The former Conservative MP for Harlow said Sir Cliff Richard's campaign to grant anonymity to people until they are charged is "not going far enough", arguing that they should remain anonymous throughout the court process.
“People should remain anonymous until conviction or they plead guilty, unless they can prove to a judge that it’s in the interest of the investigation,” he told talkRADIO's Mike Graham.
Singer Sir Cliff was wrongly accused of historic child sex offences in 2014, and this week launched a petition to change the law around anonymity with pressure group Falsely Accused Individuals for Reform (FAIR).
The 78-year-old said the accusations against him had left his reputation in "tatters".
Responding to the petition, support group Rape Crisis said false accusations were rare, and that there were "no grounds" for a change in legislation.

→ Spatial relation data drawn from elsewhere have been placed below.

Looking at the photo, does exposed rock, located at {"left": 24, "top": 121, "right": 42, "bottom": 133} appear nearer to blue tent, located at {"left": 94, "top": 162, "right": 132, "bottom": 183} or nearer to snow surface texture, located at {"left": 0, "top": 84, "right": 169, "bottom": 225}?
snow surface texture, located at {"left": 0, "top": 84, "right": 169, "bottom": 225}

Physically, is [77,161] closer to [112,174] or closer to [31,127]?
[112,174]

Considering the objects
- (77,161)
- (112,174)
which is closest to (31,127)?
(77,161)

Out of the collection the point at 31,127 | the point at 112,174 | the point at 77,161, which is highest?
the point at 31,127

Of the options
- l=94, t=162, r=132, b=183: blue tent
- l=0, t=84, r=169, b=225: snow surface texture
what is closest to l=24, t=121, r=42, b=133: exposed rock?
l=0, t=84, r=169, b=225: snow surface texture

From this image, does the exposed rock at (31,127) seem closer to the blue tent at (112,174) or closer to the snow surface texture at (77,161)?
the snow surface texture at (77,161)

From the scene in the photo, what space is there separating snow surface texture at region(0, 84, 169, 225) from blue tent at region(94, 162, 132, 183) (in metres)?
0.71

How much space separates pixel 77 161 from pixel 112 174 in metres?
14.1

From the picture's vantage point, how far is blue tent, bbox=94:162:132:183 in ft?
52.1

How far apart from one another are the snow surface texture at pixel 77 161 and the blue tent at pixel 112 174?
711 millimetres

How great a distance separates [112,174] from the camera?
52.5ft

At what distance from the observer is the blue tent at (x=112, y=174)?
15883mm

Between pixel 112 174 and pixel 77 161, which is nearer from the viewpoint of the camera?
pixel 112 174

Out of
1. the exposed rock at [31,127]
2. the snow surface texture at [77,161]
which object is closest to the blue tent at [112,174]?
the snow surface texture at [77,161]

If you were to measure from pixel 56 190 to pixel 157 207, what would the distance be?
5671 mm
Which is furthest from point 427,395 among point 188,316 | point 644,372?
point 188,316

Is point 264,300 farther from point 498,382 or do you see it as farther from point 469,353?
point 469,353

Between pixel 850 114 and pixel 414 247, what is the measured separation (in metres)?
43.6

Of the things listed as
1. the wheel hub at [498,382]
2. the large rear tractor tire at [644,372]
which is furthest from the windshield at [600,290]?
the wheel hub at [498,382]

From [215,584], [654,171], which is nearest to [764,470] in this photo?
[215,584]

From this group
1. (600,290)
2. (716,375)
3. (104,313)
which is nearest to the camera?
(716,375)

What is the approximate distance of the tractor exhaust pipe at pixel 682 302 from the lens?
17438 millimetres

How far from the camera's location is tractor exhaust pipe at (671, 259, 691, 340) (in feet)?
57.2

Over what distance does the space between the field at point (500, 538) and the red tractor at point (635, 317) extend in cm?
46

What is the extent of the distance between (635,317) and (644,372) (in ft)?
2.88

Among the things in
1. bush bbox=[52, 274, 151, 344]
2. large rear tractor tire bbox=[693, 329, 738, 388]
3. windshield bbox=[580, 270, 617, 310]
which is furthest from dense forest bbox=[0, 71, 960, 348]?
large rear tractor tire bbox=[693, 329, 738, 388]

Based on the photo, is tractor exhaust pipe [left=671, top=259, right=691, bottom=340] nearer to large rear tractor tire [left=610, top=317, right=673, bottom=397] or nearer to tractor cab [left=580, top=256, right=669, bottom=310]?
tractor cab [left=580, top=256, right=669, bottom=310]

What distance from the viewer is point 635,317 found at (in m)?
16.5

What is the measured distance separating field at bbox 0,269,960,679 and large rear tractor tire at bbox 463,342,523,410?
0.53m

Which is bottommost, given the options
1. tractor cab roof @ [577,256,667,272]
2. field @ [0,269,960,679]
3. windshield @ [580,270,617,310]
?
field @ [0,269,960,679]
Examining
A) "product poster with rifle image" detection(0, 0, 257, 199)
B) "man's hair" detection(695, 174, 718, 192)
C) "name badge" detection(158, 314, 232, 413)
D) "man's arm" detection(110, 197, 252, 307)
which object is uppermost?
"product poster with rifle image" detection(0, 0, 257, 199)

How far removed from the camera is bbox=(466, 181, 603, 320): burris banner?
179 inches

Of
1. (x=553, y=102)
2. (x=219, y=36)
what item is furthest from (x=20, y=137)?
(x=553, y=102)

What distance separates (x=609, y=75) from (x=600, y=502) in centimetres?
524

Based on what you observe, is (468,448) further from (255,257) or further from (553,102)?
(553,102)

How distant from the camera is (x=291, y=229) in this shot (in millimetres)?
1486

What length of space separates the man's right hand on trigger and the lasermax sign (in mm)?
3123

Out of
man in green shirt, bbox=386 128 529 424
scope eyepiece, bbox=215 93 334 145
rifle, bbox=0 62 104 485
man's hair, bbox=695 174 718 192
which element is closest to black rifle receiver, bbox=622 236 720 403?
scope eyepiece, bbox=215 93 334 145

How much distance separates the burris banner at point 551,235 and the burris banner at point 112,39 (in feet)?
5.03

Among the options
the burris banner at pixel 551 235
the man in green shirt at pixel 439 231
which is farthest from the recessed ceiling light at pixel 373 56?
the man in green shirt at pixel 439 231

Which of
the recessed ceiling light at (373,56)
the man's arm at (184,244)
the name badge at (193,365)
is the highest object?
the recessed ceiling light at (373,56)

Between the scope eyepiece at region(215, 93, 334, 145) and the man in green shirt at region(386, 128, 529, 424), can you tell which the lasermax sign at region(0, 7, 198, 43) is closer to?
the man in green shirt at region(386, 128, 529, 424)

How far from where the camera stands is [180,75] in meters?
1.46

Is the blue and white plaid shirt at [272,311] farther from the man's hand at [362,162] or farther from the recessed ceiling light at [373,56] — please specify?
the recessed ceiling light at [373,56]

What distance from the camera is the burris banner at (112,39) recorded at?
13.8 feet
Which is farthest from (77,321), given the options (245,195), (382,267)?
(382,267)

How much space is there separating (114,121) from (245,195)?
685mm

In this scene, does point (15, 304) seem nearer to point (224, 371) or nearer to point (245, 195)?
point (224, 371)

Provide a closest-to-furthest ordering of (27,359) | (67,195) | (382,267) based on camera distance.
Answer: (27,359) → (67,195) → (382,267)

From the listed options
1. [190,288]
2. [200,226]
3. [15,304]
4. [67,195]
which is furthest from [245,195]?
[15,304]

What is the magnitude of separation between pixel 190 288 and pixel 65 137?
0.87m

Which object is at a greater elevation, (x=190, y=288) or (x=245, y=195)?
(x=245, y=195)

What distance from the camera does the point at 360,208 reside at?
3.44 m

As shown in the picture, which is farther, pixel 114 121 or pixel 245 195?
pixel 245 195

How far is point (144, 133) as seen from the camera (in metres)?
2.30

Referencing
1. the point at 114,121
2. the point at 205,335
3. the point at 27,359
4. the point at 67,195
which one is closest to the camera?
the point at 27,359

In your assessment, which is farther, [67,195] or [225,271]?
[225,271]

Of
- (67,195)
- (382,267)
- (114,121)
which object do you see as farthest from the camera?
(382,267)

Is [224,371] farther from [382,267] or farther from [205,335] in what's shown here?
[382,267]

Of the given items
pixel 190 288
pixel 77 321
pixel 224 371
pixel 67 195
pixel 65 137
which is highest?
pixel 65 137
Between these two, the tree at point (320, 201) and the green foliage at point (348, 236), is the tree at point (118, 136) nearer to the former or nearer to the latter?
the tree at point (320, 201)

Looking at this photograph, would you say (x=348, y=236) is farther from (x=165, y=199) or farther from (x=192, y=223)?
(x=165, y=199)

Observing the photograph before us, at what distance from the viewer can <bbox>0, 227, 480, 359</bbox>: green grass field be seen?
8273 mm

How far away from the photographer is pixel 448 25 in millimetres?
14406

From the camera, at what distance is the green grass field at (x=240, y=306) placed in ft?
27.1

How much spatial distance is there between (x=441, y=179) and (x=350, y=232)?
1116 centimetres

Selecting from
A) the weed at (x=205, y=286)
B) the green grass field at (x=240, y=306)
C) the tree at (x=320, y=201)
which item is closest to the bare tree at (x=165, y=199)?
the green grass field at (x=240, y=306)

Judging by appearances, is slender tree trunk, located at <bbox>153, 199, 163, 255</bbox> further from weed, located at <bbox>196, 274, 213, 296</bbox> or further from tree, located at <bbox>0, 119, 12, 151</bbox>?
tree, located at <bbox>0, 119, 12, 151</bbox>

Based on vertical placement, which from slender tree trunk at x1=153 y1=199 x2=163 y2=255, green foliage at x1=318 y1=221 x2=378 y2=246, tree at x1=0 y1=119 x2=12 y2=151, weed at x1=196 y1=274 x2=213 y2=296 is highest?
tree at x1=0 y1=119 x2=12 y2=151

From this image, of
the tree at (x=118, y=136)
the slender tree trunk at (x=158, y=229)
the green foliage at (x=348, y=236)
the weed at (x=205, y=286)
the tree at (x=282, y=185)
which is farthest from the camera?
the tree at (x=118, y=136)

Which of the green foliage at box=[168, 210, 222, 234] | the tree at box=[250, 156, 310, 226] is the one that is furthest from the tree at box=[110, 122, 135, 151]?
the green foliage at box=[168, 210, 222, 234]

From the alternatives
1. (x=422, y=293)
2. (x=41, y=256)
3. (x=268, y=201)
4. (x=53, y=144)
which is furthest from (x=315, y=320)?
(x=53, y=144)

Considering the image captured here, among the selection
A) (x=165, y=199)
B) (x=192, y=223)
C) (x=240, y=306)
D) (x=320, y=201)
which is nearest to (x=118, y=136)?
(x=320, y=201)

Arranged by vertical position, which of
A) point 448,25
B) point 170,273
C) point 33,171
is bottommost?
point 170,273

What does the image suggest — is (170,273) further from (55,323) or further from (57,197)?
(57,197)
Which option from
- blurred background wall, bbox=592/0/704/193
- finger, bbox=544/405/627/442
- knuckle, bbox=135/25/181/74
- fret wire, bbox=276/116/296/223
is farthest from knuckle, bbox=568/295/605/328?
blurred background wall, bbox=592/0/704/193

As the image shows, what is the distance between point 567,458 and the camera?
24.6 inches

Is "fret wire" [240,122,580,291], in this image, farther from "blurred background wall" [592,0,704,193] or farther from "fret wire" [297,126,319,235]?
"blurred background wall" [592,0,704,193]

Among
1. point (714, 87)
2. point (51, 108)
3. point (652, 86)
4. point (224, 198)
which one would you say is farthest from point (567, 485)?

Currently, all alleged victims of sexual offences are automatically granted lifelong anonymity, but Mr Hayes said the accusers and the accused should be on a "level playing field".
"There has got to be equality, there’s got to be a level playing field," he continued.
“It is right that the complainant should be given every opportunity to have the right to be believed, to be treated with respect but at the same time, it’s for the prosecution to prove the case, you go in there as an innocent man.”
Sir Cliff's petition has so far garnered 16,000 signatures. If it reaches 100,000 it could be debated in Parliament.